Comme bien des stars, LT possède un côté sombre, nettement moins reluisant. Brillant sur le terrain, il ne brille pas vraiment en dehors. Loin de là. Car il collectionne à la vie autant de casseroles qu’il a de quarterbacks à son tableau de chasse. Fêtard invétéré, il aurait dépensé des milliers de dollars chaque semaine, chaque jour même, en drogues diverses. Le genre de choses que l’on pouvait se permettre dans les années 80 sans être suspendu à vie. Autre époque, autres mœurs, autre politique. Ou presque. Car un contrôle positif à la cocaïne et au crack lui vaudra tout de même 30 jours de suspension au début des années 90.

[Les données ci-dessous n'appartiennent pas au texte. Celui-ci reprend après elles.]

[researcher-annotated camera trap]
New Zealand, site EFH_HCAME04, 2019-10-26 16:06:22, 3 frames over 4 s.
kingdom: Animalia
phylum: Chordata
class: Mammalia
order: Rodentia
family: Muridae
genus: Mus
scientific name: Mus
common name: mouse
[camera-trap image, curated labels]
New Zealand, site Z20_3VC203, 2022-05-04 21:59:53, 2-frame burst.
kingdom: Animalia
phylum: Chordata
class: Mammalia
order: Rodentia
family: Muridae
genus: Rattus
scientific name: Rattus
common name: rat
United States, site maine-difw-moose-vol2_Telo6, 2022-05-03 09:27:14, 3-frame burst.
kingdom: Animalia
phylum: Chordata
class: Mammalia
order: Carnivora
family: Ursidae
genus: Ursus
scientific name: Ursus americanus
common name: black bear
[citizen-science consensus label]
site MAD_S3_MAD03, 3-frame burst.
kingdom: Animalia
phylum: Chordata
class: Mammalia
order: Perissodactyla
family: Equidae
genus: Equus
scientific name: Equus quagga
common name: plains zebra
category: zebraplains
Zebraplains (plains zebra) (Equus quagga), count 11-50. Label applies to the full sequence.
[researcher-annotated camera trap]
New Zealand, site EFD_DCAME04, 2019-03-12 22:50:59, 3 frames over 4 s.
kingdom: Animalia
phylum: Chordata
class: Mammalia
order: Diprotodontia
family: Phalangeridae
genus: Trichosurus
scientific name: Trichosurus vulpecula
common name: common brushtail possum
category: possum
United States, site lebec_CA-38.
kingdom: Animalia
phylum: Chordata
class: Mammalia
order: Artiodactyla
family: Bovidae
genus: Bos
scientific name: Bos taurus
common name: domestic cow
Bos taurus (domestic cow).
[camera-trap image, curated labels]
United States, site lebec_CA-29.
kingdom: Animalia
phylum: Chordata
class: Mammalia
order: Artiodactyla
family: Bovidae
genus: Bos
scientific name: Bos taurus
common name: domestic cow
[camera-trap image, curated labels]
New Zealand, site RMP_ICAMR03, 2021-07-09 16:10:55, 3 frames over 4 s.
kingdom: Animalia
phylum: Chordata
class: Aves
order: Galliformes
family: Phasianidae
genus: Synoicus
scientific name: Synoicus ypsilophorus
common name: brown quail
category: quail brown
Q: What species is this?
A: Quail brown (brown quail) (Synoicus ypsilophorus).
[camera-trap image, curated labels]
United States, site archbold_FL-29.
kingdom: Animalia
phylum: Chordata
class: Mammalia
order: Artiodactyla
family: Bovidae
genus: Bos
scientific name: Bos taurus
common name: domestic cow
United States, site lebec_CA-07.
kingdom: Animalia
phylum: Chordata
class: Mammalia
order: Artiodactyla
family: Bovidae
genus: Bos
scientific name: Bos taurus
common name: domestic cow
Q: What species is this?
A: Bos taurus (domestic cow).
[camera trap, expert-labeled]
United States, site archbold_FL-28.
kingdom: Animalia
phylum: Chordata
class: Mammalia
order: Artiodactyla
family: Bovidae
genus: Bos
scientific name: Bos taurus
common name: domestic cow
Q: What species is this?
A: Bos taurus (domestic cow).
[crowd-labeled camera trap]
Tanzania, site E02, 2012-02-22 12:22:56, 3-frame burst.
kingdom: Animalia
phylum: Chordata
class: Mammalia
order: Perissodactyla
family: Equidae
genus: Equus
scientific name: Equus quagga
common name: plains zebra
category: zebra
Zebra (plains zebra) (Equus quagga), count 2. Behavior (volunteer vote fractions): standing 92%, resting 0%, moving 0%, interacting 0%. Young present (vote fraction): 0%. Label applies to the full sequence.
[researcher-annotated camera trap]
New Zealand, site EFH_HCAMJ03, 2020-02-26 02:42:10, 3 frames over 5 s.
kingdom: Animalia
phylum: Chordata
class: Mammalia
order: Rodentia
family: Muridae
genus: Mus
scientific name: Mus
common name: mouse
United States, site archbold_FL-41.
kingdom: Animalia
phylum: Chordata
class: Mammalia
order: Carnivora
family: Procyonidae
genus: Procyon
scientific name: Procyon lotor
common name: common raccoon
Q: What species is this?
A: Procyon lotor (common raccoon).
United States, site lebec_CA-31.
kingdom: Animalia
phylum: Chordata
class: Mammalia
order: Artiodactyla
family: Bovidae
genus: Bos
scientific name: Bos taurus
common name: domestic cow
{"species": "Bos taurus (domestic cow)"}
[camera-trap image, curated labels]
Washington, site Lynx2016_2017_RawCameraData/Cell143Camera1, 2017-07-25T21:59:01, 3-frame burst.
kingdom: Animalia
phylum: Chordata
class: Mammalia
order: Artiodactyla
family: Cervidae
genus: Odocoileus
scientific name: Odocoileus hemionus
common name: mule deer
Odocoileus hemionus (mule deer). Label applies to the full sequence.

Une fois les crampons raccrochés, ses exploits vont continuer de faire la une des journaux. Mais pour des raisons nettement moins glorieuses. En 1996, il est arrêté pour achat de crack en Caroline du Sud. Une cure de désintoxication plus tard, il est enfin sobre. Mais les déboires ne s’arrêtent pas pour autant. En novembre 2009, il commet un délit de fuite en Floride. L’année suivante, il est arrêté à New York et inculpé pour viol et sollicitation de prostituée à l’encontre d’une jeune fille de 16 ans. En 2011, il plaide coupable et devient fiché comme agresseur sexuel. Triste fin pour celui que beaucoup considèrent comme le meilleur défenseur de tous les temps.

Mais tout n’est pas si sombre. Analyste pour TNT ou encore catcheur lors de WrestleMania XI, il s’illustre également devant les caméras d’Hollywood. Renfilant son uniforme le temps d’une saison pour les Miami Sharks. Il y interprète un défenseur rugueux et cinglé qui n’hésite pas à découper en deux la voiture de son nouveau coéquipier à coup de tronçonneuse. Un rôle sur mesure, pour un joueur abonné à la démesure.